GETOONDE TEKST:
# # #

Article

Hof van beroep Gent, 10/03/2008, R.D.C.-T.B.H., 2009/10, p. 1031-1034

Hof van beroep Gent 10 maart 2008

* * *

VERVOER
Wegvervoer - Internationaal vervoer - CMR-Verdrag - Artikel 12.1 CMR - Afzender - Opdrachtgever - Vorderingsrecht - Koopovereenkomst - Vervoerovereenkomst
De opdrachtgever tot het vervoer, die bovendien als afzender op de CMR-vrachtbrief is vermeld, heeft het recht over de goederen te beschikken en op vergoeding voor het verlies van de goederen. De koop-verkoopverhouding tussen de afzender en zijn koper staat volledig los van de CMR-vervoeropdracht en haar goede uitvoering. De vervoerder kan derhalve geen beroep doen op de koop-verkoopovereenkomst om de afzender zijn vorderingsrecht te ontzeggen (met verwijzing naar: Cass. 29 september 2006, rolnr. C040203N op www.juridat.be ).
VERVOER
Wegvervoer - Internationaal vervoer - CMR-Verdrag - Artikel 12.1 CMR - Vorderingsrecht afzender en zijn verzekeraars
Niets belet de afzender en zijn verzekeraars om hun belangen te bundelen in een gezamenlijke eis in betaling van schadevergoeding tegen de vervoerder, waarbij de betaling aan één van hen bevrijdend zal zijn tegenover de andere. De vervoerder is geen partij in de contractuele verhouding tussen de afzender en zijn verzekeraars en heeft dan ook geen hoedanigheid om een betwisting te voeren over punten waarover deze rechtstreeks betrokken partijen onderling geen betwisting voeren en die zij in onderling overleg onder elkaar kunnen regelen.
VERVOER
Wegvervoer - Internationaal vervoer - CMR-Verdrag - Artikel 17.2 CMR - Artikel 18.1 CMR: Diefstal - Aansprakelijkheid vervoerder - Bewijs: verklaringen vervoerder
De vervoerder wordt vermoed aansprakelijk te zijn voor verlies van de goederen ingevolge diefstal. De eigen verklaringen van de chauffeur zijn geen voldoende bewijs van bijzondere omstandigheden die de vervoerder van zijn vermoede aansprakelijkheid kunnen ontheffen.

# # #

VERMELDE GEGEVENS:
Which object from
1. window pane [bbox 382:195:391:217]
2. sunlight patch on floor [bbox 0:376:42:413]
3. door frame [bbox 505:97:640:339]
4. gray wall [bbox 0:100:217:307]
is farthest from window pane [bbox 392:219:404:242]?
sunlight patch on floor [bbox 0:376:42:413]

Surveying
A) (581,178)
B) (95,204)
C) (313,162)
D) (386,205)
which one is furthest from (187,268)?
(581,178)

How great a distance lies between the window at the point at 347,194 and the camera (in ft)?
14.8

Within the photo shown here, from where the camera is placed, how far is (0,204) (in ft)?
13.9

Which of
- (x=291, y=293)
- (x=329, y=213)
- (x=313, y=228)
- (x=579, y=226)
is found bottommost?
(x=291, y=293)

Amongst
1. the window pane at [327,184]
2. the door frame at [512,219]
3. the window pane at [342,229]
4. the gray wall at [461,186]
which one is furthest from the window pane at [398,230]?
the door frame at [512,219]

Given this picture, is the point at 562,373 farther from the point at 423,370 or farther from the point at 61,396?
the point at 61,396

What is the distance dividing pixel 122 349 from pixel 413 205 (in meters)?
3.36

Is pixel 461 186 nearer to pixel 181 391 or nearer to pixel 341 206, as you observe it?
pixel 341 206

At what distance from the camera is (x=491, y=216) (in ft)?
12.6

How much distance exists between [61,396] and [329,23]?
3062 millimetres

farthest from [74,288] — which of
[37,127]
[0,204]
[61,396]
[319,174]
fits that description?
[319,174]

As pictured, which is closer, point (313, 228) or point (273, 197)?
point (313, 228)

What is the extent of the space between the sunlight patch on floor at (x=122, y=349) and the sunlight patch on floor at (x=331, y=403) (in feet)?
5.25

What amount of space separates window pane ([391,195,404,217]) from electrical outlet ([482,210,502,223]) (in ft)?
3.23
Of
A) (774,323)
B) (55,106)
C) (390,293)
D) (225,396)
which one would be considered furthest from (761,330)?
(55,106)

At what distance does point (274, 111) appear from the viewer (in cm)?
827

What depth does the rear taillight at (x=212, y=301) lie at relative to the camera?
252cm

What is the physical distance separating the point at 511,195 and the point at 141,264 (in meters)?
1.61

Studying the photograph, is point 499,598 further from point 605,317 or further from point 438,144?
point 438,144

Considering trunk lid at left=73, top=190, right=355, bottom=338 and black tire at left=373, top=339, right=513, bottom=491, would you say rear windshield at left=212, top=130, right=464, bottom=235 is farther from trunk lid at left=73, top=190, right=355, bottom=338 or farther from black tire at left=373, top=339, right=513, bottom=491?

# # #

OPDRACHT 1:
Geef voor elk van de volgende uitspraken aan of die klopt met de tekst over het arrest van het Hof van beroep Gent. Antwoord telkens met ja of nee en citeer de woorden uit de tekst die de doorslag geven.
(a) De vervoerder kan zich op de koop-verkoopovereenkomst beroepen om de afzender zijn vorderingsrecht te ontzeggen.
(b) De afzender en zijn verzekeraars mogen samen één eis tot schadevergoeding tegen de vervoerder instellen.
(c) De eigen verklaringen van de chauffeur volstaan om de vervoerder van zijn vermoede aansprakelijkheid te ontheffen.
OPDRACHT 2: Waarvoor wordt de vervoerder volgens de tekst over het arrest van het Hof van beroep Gent vermoed aansprakelijk te zijn?
OPDRACHT 3: Zet de tekst over het arrest van het Hof van beroep Gent alstublieft voort vanaf het punt waar die ophoudt.

ANTWOORD 1:
(a) Nee: "De vervoerder kan derhalve geen beroep doen op de koop-verkoopovereenkomst om de afzender zijn vorderingsrecht te ontzeggen"
(b) Ja: "Niets belet de afzender en zijn verzekeraars om hun belangen te bundelen in een gezamenlijke eis in betaling van schadevergoeding tegen de vervoerder"
(c) Nee: "De eigen verklaringen van de chauffeur zijn geen voldoende bewijs van bijzondere omstandigheden die de vervoerder van zijn vermoede aansprakelijkheid kunnen ontheffen."

ANTWOORD 2: Voor verlies van de goederen ingevolge diefstal.

ANTWOORD 3:
VERVOER
Wegvervoer - Internationaal vervoer - CMR-Verdrag - Artikel 23.3 CMR - Artikel 29 CMR - Beperking aansprakelijkheid - Geen opzet of met opzet gelijkgestelde schuld
Bij gebrek aan opzet of een met opzet gelijkgestelde schuld in de zin van artikel 29 CMR is de vervoerder gerechtigd zijn aansprakelijkheid financieel te beperken overeenkomstig artikel 23 CMR.
VERVOER
Wegvervoer - Internationaal vervoer - CMR-Verdrag - Artikel 27.1 CMR - Wettelijke interest - Aanvang - Kapitalisatie - Artikel 1154 BW - Gerechtelijke aanmaning - Verzoekschrift hoger beroep
De aansprakelijke vervoerder is de wettelijke interest van 5% (art. 27.1 CMR) verschuldigd vanaf de dag waarop de ladingbelanghebbende zijn vordering schriftelijk instelt.
Nu het CMR-Verdrag geen regeling inhoudt betreffende de betaling van de vervallen interesten aan 5 %, die de vervoerder verschuldigd blijft, beheerst de Belgische wet (tussen twee Belgische vennootschappen) de betaling van de vervallen interesten.
Artikel 1154 BW laat kapitalisatie van de interesten toe wanneer de gerechtelijke aanmaning betrekking heeft op interesten die minstens voor een vol jaar verschuldigd zijn. De neerlegging van een verzoekschrift tot hoger beroep kan gelden als zulke gerechtelijke aanmaning wanneer het de aandacht van de schuldenaar op dergelijke kapitalisatie vestigt.
TRANSPORT
Transport par route - Transport international - Convention CMR - Article 12.1 CMR - Expéditeur - Donneur d'ordre - Droit de réquisition - Contrat de vente - Contrat de transport
Le donneur d'ordre du transport, qui est mentionné comme expéditeur sur la CMR, a le droit de disposer des marchandises ainsi qu'à une indemnité en cas de perte des marchandises. La relation achat-vente entre l'expéditeur et son acheteur ne tient pas compte de l'ordre de transport CMR et de son bonne exécution. Le transporteur ne peut dès lors pas se prévaloir du contrat achat-vente pour dénier à l'expéditeur son droit de réquisition (avec renvoi à: Cass. 29 juin 2006, RG C04203N, www.juridat.be ).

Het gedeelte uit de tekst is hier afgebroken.